Problems and tasks =>
• a. In the court opinion excerpt, give again the part that opens with the words containing "Kessel contends that" and closes with "Hr'g Tr. 160:4-5.)", switching "air-conditioned room" for "cool room".
• b. Turn the paragraph of the court opinion excerpt that begins "According to Agents Walker and Stevens" into a short bulleted list that keeps its main facts.

(Document extract begins)

Kessel contends that he did not "lead" the agents up the stairs. The Court does not find this testimony credible. Kessel, as the president of the company, was much more likely to be familiar with the facility than the agents and know the location of an air-conditioned room. In fact, Agent Walker testified that he had never been to the facility before. (Mot. Hr'g Tr. 160:4-5.)

According to Agents Walker and Stevens, once in the control room, they began questioning Kessel. Each agent sat in a chair approximately four feet away from Kessel ( Id. at 22:18), and Kessel sat on a countertop. ( Id. at 22:5-6.) The door was situated between Kessel and the agents and located about six to seven feet away from Agent Stevens. ( Id. at 54:14-18.) Kessel had a cell phone on his person during the interview, and he was sitting near two other phones in the room. ( Id. at 54:19-55:6.) Agent Stevens began the interview by thanking Kessel for speaking with them, and, according to Agent Stevens, Kessel responded that he was "glad this had all come out" and that now "they could do it right." ( Id. at 57:11-13.) Stevens admits that he never specifically told Kessel that he was free to leave, but he did tell Kessel that he did not have to speak with him. ( Id. at 14:9-10.) Neither agent read Kessel his Miranda rights before asking him questions. ( Id. at 17:2-6.) At one point, Kessel asked the agents if he needed a lawyer. Agent Stevens testified that he told Kessel "it is entirely up to you" and "you don't have to talk to me; you can tell me to go jump in a lake if you like." ( Id. at 23:14-16.) According to the agents, the tone of the interview was relaxed, not confrontational or aggressive. ( Id. at 25:22-24.) The agents never told Kessel that he did not need a lawyer or that he was under arrest. Kessel never asked to make a phone call ( id. at 55:3-6), and he did not request or attempt to leave the room. ( Id. at 57:4-8.) At the end of the interview, which lasted approximately 30 minutes ( id. at 17:9), the agents sent Kessel, unescorted, to find Pettijohn. ( Id. at 27:13-18.) Kessel brought Pettijohn back to the same room to speak with the agents, and he then left the room unescorted. ( Id. at 27:22-28:11.)

(Document extract ends)
(Exercise data begins)

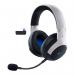 Razer Kaira Pro Hyperspeed Wireless Bluetooth Playstation Licensed Gaming Headset 8RA10378994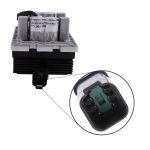 Control GP-Pedal Valve 561-7001 5617001 for Caterpillar CAT Excavator 301.8 304 308 309 306 309H - Image 2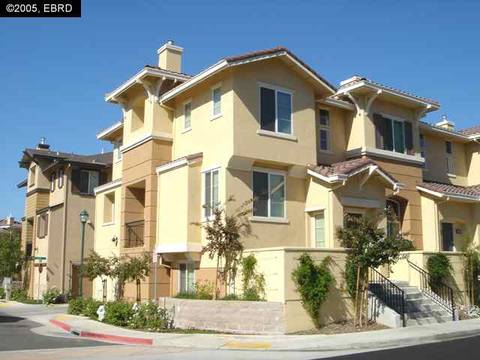 1871 Parkside Dr, Concord, CA 94519 photo 1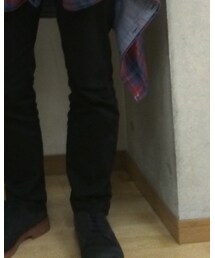UNIQLO | パンツ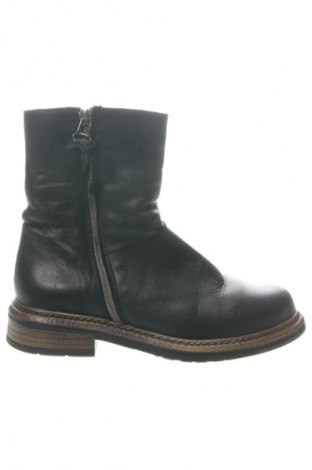 Damen Stiefeletten Unbranded, Größe 37, Farbe Schwarz, Preis € 75,42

(Exercise data ends)

Solutions =>
• a.
Kessel contends that he did not "lead" the agents up the stairs. The Court does not find this testimony credible. Kessel, as the president of the company, was much more likely to be familiar with the facility than the agents and know the location of an cool room. In fact, Agent Walker testified that he had never been to the facility before. (Mot. Hr'g Tr. 160:4-5.)

• b.
- Agents Walker and Stevens questioned Kessel in the control room. Each agent sat about four feet from Kessel, who sat on a countertop.
- The door was between Kessel and the agents, six to seven feet from Agent Stevens.
- Kessel had a cell phone on him and sat near two other phones.
- Stevens opened by thanking Kessel. According to Stevens, Kessel said he was "glad this had all come out" and that now "they could do it right."
- Stevens never told Kessel he was free to leave. He did tell Kessel he did not have to speak with him.
- Neither agent read Kessel his Miranda rights.
- When Kessel asked if he needed a lawyer, Stevens said "it is entirely up to you" and that Kessel could tell him to "go jump in a lake."
- The agents described the tone as relaxed, not confrontational or aggressive.
- The agents never said Kessel did not need a lawyer or that he was under arrest.
- Kessel never asked to make a call and never asked or tried to leave.
- The interview lasted about 30 minutes. Afterward Kessel went unescorted to find Pettijohn, brought Pettijohn back, and then left the room unescorted.